Focusing on creating consumer demand for better products

So, what should companies like Microsoft and Motorola do when facing an uphill battle — trying to enter a market of established products with similar capabilities pushed by competitors with powerful brands? They need to stop mocking their potential customers. They need to tell a consumer why their solution is better than what’s out there and selling well today (note: This advice will also be useful for Hewlett Packard with its webOS products and Research in Motion with its Blackberry and PlayBook offerings). Here are some things to do:

  • Focus on visually, easy-to-see aspects (the things consumers like, not engineers).
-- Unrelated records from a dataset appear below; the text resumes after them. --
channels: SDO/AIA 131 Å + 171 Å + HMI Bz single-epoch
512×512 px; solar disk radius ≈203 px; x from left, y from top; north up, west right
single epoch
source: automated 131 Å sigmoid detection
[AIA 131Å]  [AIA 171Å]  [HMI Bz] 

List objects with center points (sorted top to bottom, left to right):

Apple ads tend to be pretty basic but are very effective — in most cases, they show a simple but fun iStuff device and lots of apps that appeal to a wide range of people. Microsoft and Motorola need to focus on why it’s fun or cool or useful to invest in their products, not just bash existing behaviors or competitive offerings. Focusing on the new UI in Wp7 made sense — knocking consumer behavior didn’t. Sure, it sounds like you are appealing to the “cool” or “gee whiz” factors. That’s because you are and should be. Those factors sell, or at least have a lot of influence.
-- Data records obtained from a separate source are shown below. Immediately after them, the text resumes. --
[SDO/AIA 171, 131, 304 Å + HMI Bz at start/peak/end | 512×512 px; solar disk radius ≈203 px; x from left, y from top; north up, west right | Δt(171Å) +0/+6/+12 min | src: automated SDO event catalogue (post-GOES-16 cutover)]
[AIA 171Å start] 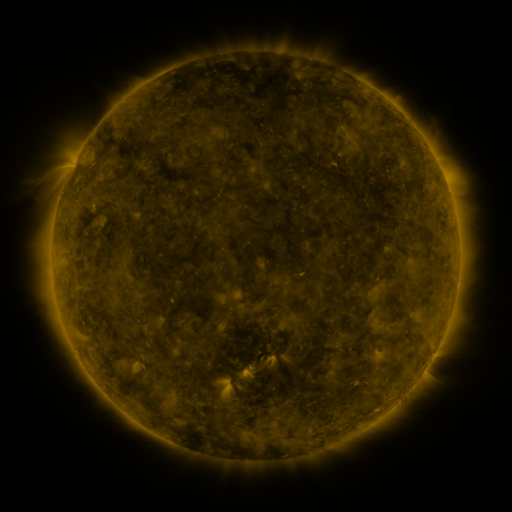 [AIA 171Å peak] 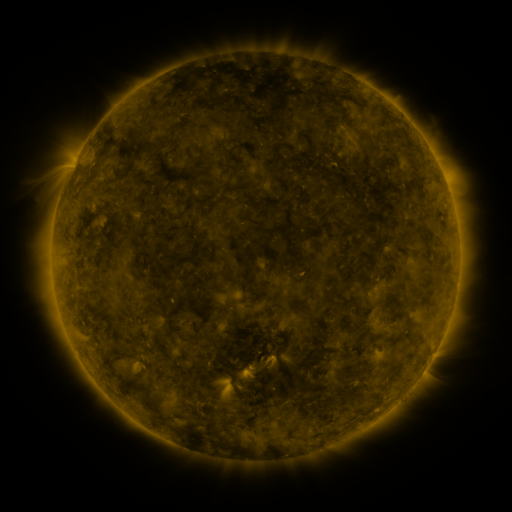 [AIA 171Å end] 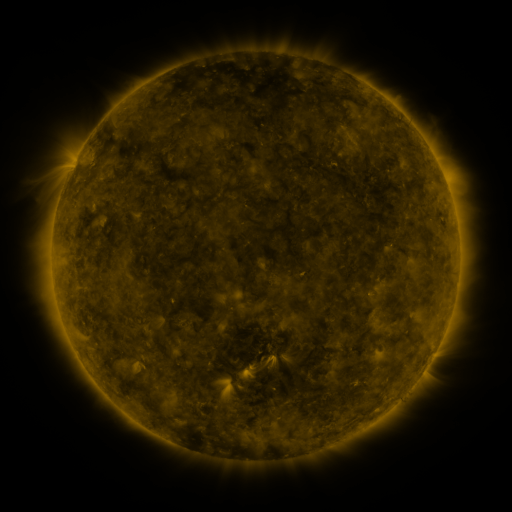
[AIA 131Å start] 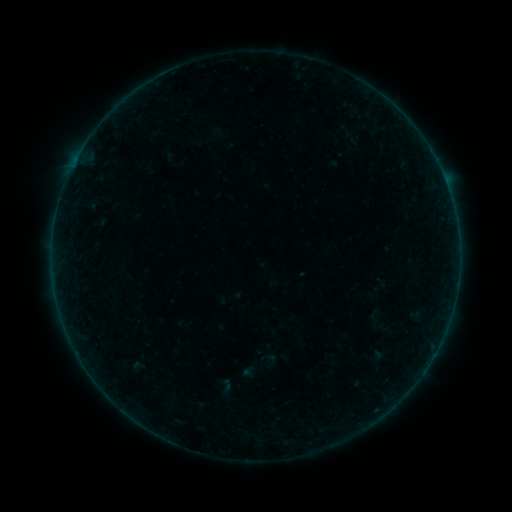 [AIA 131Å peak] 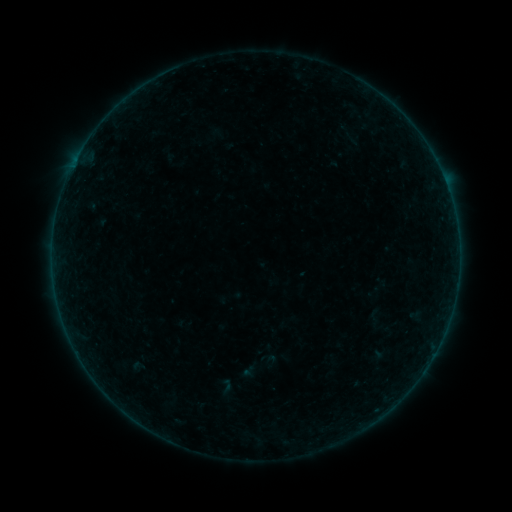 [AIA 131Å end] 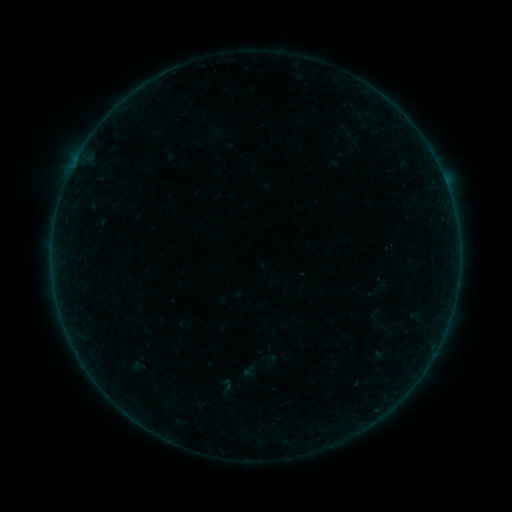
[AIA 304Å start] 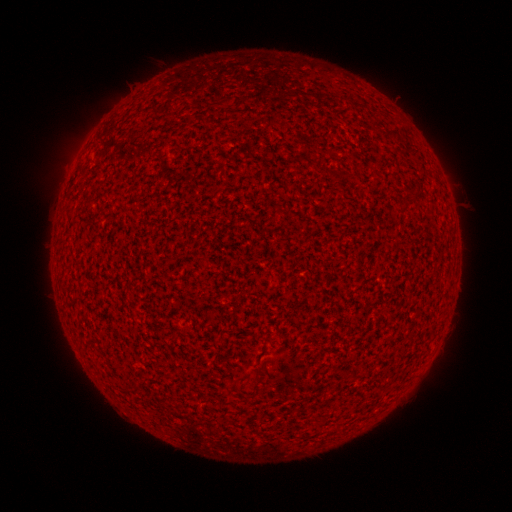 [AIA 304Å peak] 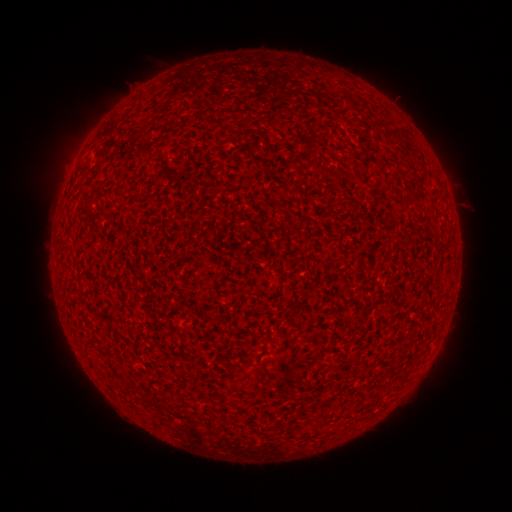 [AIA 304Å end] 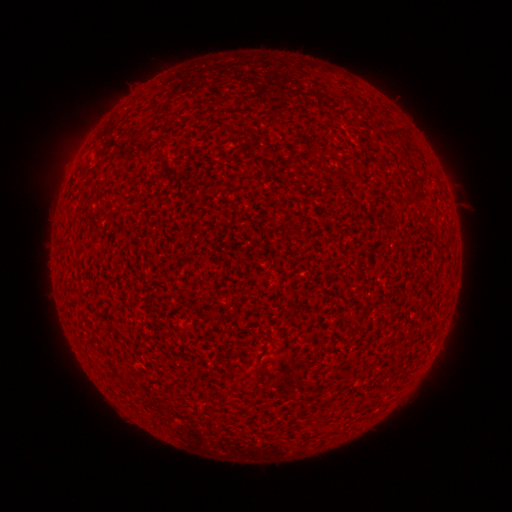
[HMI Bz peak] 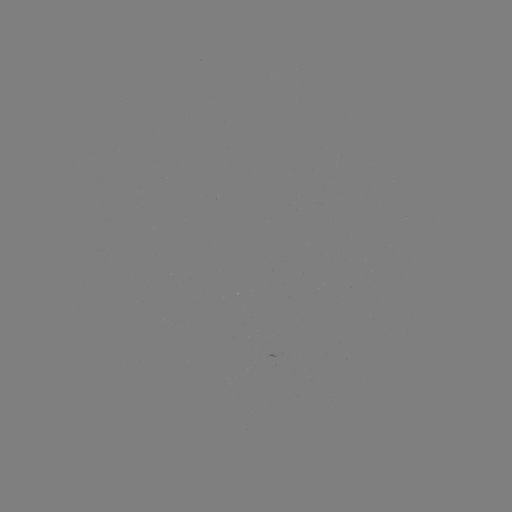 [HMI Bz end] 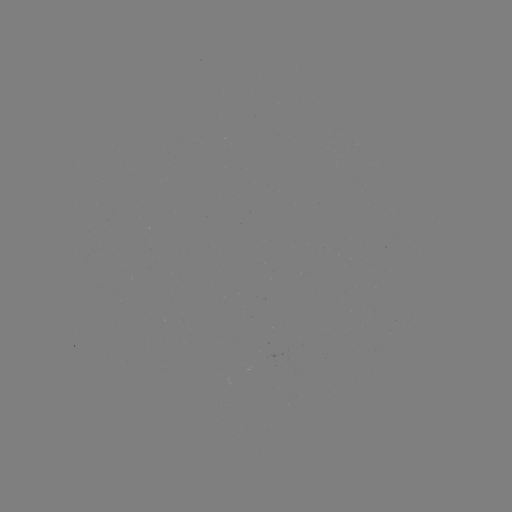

nothing was catalogued: no classed flare, no EUV trigger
  • Find away to create uniqueness (despite being made of commodity parts). Apple’s iStuff has brand appeal and is based off in-house technology (both hardware and software) that leverages third-party content. The problem for both Microsoft and Motorola is that their product use me-too technology components, and people often know that (mainly, they learn from the other competition). In Microsoft’s case, the company relies on hardware partners like HTC and Samsung to deliver the physical devices (thus the hardware looks similar to Android-based phones). In Motorola’s case, it relies on the Google-shepherded Android software (“Honeycomb” flavor for tablets) to power the Xoom. The problem? So does almost every other tablet manufacturer. Honeycomb will be on tens to hundreds of tablets, so there is simply little differentiation. A brand can’t thrive without competitive differentiation.
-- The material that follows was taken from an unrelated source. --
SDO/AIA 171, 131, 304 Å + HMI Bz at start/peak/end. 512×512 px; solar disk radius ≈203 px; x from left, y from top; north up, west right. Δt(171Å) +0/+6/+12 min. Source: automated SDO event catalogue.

  • Define next-generation features (even though everyone will have them soon). Microsoft should take a page from it’s own Xbox success. Rather than offering a PlayStation knockoff, Microsoft’s Xbox 360 redefined what a high-end game console should offer, most notably with its Xbox LIVE subscription service. For smart phones and tablets, Microsoft and Motorola need to think about what they can do that is  different. For WP7, that means having all the iPhone and Android features and more. For Xoom, that means having all the same iPad and Andorid (Honeycomb) features and more. The more, in both cases, has to come from those two companies, otherwise it is just a generic offering. Sure, everyone else will eventually copy  what was created, but differentiation is always a “moving the goal posts” game. Just ask Apple.
  • Know when to build a separate brand (even though you love your primary brand). Apple makes the iPhone, but most people say they have an iPhone. Microsoft makes the Xbox 360, but must people call it an Xbox. Google is behind Android, but few people call Android-powered smart phones Google phones. Some brands need to go away. For example, Microsoft needs to get rid of Windows in Windows Phone 7 and promote a single phone brand devoid of legacy PC terminology (Unfortunately, the company often can’t resist slapping similar brands on everything … think Windows, .NET, LIVE, etc.). Motorola needs to lose its proud, but consumer-irrelevant company name when marketing the Xoom. A great example of a recent failure in the tech industry to separate brands is Dell and its premium Adamo notebook line (designed to compete primarily with the MacBook Air). The problem is the Dell brand does not connote a premium product, so the combo (or diluted ) branding does not work. A positive example of how separated brands work well can be found in the auto world. Honda makes Acura, but you don’t hear people say they drive a Honda Acura TL. It’s an Acura, and while some people know it’s really a high-end Honda, most don’t.